I, too, was enrolled in one of these embassy schools in the Saudi city of Taif. The school had a good number of students on its rolls and had separate sections for boys and girls, as is the custom in the kingdom. It offered education in both English and Urdu, which we used to refer to as ‘English Medium’ and ‘Urdu Medium’, right from kindergarten to intermediate. And because the school offered education in English, children from other communities were also enrolled in the school in large numbers. The reason for this was twofold – 1) the school’s standard of education and facilities were nothing short of par and 2) it was very affordable. Students from other communities brought quite the diversity and tolerance in the school’s environment. We celebrated much and everything and embraced every culture as our own. They say friendships formed in school life can last a life time. This holds true, as I am still in touch with my school friends from Egypt. 

A majority of teachers were hired from Pakistan by the consulate or the embassy and many had years of experience under their belts teaching at some of the best institutions in Pakistan. There was never a shortage of teachers, and the quality of education being imparted could be compared to almost all international schools in the region. The curriculum itself was a blend of Oxford and Punjab Text Book Board, but after 8th grade, the curriculum shifted entirely to the one followed by the Federal Board of Education to prepare students for secondary and higher secondary exams.


If I recall now, I do not think I can find any real reason to complain or lament over the few good years I happened to be part of the embassy school in Saudi. But I am not exactly sure if students enrolled in such schools across the world feel the same nowadays. Given the steady decline education has seen over the years right under the nose of authorities at home, it is only natural to expect a similar change in fortunes of schools run by Pakistani authorities thousands of miles away.
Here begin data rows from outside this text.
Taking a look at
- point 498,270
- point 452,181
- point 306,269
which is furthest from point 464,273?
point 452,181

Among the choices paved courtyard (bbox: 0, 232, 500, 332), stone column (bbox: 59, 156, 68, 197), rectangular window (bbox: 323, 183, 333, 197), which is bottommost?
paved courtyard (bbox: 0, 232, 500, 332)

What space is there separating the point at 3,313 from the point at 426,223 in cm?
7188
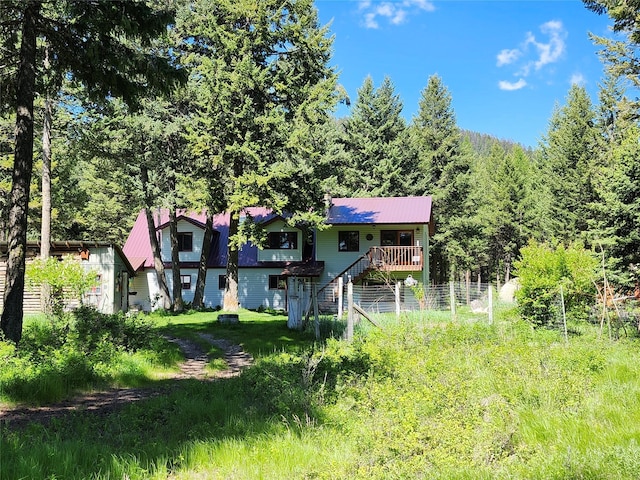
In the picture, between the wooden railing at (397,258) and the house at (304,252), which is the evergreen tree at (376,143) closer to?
the house at (304,252)

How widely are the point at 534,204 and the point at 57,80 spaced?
4262 centimetres

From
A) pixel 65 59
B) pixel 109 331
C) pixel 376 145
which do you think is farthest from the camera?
pixel 376 145

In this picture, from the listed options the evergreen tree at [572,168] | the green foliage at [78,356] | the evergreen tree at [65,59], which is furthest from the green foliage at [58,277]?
the evergreen tree at [572,168]

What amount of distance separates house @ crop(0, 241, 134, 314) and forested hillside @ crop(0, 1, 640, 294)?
3.20 meters

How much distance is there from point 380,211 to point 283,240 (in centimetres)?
656

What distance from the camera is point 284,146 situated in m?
22.2

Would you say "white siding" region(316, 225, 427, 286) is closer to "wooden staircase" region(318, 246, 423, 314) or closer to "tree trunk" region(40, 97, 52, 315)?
"wooden staircase" region(318, 246, 423, 314)

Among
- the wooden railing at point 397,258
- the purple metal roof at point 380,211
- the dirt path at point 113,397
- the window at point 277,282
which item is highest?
the purple metal roof at point 380,211

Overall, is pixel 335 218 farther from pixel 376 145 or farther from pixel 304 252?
pixel 376 145

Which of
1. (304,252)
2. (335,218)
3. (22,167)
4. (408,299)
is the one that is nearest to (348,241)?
(335,218)

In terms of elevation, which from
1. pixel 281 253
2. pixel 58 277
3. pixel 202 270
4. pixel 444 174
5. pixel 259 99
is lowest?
pixel 58 277

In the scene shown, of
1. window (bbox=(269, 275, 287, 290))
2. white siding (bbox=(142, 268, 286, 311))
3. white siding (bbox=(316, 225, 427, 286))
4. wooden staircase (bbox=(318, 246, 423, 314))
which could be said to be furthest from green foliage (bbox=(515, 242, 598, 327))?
white siding (bbox=(142, 268, 286, 311))

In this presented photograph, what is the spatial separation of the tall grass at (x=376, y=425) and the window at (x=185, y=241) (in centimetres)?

Through and friends and family in Saudi, I have come to know that what I feared for my school is indeed true. The promises that was once a melting pot of varied cultures has now turned into a substandard perimeter offering only mediocrity at best. Staff shortages have become routine, extra and co-curricular activities, especially in the girls’ section, are nothing to write home about, the library is neglect personified and the school has become a breeding ground for staff and administration politics. Most of the old and experienced teaching staff has left and the new lot, sadly, is a product of favoritism on part of those who run the show. As a result, many Pakistani parents who can afford marginally higher fees have opted to move their children to other schools in the area. We tried reaching out to the school administration several times for a comment on the present state of affairs, but our repeated requests were, simply, ignored. 


Time To Act

Pakistani international schools in foreign lands are not only bastions of knowledge for overseas Pakistanis looking to provide quality education to their children, they are, in fact the face of what Pakistan stands for. They are a window to our world, a showcase of the qualities, attributes and values that we wish to instill in our children. And putting our worst foot forward to the world is hardly the way to garner praises. As the federal government led by Pakistan Tehreek-e-Insaaf toils away to reform the education sector in Pakistan, it must also pay attention to resolving the issues in international schools run by its embassies across the world. The systems must be overhauled and made transparent to eliminate favoritism and nepotism, the facilities should be made up to the mark and the quality of academic and non-academic activities must be enhanced to not only make the schools more appealing to a wider audience, but also turn them into healthy communal spaces.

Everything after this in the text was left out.